What the task asks ▸
Copy the lines of the records word for word, starting with the line that contains "In the snapshot" and ending with the line that contains "A: (x=168, y=254)", including both of those lines.

─── Task data ───

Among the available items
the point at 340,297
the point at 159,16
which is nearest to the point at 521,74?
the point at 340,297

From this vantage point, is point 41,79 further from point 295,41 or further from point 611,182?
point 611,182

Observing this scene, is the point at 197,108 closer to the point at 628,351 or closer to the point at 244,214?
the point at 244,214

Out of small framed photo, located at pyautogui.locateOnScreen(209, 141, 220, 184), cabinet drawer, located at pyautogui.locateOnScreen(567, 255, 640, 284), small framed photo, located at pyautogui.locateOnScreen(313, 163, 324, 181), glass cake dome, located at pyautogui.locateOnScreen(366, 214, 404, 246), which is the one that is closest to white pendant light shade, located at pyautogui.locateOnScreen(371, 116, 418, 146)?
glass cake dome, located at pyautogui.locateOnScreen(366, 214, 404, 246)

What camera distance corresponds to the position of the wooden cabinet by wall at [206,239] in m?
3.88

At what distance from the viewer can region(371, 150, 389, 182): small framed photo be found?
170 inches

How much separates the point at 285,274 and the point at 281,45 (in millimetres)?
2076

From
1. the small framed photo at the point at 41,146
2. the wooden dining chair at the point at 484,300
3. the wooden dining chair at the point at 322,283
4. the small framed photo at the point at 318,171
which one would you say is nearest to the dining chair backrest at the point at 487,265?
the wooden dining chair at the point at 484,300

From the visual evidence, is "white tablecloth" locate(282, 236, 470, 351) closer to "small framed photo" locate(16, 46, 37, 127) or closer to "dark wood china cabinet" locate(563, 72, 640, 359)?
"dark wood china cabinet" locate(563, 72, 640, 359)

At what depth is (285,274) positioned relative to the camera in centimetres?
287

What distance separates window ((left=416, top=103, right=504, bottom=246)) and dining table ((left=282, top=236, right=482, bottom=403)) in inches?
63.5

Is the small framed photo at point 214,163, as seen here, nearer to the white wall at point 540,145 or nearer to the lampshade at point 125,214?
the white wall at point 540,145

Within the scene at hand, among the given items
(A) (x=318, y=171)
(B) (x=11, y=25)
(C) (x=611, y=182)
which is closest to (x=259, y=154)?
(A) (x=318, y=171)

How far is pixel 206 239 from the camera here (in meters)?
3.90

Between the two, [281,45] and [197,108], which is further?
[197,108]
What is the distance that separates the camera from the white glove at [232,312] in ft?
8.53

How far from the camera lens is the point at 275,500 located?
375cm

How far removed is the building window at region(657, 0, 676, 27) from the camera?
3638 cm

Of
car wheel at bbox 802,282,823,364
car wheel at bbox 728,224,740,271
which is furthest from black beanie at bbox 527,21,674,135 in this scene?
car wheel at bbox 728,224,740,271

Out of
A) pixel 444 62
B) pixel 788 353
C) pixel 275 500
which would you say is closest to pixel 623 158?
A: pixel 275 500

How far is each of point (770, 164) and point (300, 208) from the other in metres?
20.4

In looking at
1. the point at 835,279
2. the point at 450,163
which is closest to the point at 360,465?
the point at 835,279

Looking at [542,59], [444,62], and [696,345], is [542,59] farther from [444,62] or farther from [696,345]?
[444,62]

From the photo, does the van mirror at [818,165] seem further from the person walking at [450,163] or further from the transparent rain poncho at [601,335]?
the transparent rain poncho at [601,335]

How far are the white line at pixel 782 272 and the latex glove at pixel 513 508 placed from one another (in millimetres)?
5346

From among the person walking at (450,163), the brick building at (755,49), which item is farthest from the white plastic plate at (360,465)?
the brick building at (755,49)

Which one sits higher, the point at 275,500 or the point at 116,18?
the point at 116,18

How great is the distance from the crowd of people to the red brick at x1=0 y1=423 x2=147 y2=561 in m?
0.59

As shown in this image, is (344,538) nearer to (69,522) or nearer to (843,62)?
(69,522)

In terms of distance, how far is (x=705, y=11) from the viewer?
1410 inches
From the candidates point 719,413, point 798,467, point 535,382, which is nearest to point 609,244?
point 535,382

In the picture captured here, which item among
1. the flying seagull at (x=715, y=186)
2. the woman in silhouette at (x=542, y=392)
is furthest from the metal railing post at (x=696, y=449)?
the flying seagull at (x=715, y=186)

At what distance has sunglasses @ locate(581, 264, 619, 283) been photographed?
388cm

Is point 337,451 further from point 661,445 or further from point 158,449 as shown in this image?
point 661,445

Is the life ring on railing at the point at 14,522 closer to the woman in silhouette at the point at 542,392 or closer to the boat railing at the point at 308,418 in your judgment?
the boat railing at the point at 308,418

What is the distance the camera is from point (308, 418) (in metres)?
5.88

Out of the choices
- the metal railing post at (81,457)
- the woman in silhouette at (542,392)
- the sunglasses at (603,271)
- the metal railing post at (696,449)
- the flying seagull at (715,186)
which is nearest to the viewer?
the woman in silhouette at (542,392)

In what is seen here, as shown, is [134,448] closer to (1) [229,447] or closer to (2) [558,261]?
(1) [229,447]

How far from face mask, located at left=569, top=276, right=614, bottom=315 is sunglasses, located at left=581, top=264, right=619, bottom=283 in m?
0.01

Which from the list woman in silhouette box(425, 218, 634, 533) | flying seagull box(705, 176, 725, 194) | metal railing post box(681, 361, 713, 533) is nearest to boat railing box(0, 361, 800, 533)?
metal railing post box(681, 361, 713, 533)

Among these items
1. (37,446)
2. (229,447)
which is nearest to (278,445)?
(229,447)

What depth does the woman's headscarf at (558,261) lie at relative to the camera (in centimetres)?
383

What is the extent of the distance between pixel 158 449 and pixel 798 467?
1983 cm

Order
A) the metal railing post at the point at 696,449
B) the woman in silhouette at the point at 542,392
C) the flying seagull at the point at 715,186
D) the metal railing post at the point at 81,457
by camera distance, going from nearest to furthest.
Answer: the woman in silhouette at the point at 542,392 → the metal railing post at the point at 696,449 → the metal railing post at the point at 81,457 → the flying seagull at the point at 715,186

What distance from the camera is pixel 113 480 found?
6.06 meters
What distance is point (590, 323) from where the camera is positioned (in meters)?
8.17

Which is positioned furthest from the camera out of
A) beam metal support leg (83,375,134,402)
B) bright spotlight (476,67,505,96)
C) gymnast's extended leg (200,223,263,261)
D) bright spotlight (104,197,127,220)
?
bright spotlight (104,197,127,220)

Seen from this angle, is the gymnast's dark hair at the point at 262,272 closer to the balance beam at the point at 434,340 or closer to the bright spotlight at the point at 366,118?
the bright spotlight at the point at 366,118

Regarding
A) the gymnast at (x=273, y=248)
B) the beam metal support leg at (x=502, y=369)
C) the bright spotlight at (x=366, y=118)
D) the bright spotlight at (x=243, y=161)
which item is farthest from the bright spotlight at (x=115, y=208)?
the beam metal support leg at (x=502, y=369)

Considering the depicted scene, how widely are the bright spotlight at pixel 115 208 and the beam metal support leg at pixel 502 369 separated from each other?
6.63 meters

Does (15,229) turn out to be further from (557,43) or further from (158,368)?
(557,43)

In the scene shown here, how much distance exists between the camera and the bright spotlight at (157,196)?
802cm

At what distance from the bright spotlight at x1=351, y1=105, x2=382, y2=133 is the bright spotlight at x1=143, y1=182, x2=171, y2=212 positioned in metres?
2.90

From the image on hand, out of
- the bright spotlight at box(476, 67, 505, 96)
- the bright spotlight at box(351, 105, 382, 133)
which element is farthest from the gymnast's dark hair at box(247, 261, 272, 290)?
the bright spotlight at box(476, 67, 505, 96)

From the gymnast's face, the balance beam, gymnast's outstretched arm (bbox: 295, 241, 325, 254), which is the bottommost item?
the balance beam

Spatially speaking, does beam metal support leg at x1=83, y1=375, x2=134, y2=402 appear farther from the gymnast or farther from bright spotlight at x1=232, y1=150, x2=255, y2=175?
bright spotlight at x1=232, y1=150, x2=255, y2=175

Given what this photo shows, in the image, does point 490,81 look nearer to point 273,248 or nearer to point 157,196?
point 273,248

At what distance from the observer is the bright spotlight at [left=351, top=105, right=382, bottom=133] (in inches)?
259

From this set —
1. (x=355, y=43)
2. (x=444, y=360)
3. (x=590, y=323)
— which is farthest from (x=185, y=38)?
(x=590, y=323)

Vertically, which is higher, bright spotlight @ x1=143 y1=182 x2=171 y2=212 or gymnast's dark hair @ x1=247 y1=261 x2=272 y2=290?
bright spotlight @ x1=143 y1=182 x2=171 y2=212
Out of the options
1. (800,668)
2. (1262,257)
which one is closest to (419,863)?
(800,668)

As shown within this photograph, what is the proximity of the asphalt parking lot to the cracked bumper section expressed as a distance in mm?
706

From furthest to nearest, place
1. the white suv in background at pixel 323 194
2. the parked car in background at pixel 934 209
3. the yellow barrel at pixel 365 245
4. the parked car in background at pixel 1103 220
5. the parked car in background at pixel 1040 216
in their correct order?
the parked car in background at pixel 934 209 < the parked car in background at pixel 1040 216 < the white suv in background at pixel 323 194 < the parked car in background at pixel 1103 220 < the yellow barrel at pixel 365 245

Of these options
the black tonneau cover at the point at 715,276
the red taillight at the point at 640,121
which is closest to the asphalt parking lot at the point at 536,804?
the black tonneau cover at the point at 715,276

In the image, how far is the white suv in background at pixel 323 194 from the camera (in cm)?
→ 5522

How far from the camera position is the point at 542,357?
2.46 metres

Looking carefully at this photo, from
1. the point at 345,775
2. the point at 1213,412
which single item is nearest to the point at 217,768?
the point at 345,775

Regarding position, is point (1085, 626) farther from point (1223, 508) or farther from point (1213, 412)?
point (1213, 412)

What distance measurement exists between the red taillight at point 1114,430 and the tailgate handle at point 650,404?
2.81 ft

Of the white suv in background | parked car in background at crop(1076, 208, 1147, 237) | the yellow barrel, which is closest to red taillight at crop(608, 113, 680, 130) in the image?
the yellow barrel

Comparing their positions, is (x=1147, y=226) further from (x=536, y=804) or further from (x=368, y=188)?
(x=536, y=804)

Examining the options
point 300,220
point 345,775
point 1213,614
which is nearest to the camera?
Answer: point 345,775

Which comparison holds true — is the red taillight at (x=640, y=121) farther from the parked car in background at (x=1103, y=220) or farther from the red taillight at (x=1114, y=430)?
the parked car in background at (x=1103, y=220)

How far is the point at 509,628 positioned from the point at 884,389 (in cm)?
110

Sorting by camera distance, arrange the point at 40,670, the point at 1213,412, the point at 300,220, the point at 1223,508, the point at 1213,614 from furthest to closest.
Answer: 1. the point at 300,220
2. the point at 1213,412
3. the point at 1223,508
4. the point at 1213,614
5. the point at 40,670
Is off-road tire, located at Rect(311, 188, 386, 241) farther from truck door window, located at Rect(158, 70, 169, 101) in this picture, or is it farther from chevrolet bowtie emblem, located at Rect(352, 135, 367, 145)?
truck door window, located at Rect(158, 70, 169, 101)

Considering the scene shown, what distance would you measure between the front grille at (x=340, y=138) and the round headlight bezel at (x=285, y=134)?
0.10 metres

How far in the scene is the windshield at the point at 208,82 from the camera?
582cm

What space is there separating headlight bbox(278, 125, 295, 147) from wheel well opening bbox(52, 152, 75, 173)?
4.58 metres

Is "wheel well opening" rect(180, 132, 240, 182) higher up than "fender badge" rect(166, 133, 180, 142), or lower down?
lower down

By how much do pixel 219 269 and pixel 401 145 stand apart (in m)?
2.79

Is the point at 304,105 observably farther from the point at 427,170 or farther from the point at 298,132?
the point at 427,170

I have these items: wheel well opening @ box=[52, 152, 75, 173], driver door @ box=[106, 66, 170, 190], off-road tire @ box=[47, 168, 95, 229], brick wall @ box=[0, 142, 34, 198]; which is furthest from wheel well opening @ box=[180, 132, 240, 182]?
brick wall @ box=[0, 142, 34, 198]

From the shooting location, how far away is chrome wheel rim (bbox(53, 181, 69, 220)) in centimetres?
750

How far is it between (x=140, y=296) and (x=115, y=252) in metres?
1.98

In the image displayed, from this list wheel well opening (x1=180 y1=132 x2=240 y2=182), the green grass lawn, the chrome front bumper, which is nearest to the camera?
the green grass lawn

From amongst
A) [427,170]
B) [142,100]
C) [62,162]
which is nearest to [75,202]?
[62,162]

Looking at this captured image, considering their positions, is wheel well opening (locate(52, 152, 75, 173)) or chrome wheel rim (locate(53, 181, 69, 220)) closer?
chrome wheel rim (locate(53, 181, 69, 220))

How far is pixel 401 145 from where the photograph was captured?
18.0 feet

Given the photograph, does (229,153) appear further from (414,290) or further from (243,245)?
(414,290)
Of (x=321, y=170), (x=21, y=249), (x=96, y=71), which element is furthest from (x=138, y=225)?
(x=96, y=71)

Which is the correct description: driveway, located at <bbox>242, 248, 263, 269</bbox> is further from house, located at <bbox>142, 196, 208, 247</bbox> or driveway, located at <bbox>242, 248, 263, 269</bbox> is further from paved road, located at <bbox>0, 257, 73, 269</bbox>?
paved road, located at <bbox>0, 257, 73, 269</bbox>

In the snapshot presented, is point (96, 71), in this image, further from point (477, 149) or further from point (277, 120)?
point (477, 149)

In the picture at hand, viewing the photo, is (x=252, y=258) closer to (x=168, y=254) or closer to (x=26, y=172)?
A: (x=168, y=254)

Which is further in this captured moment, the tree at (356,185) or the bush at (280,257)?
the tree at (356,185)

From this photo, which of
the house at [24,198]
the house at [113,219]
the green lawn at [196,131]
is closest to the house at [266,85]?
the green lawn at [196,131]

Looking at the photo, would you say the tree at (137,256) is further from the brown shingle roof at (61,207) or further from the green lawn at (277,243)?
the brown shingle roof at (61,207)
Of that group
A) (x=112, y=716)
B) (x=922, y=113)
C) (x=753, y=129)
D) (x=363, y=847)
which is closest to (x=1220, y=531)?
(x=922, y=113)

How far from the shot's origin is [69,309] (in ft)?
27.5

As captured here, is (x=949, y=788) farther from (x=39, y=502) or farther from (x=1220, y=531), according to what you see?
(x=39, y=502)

───

Output below ▸
In the snapshot presented, is point (96, 71), in this image, further from point (477, 149) or further from point (277, 120)?
point (477, 149)

In the picture at hand, viewing the photo, is (x=252, y=258) closer to (x=168, y=254) or closer to (x=26, y=172)?
A: (x=168, y=254)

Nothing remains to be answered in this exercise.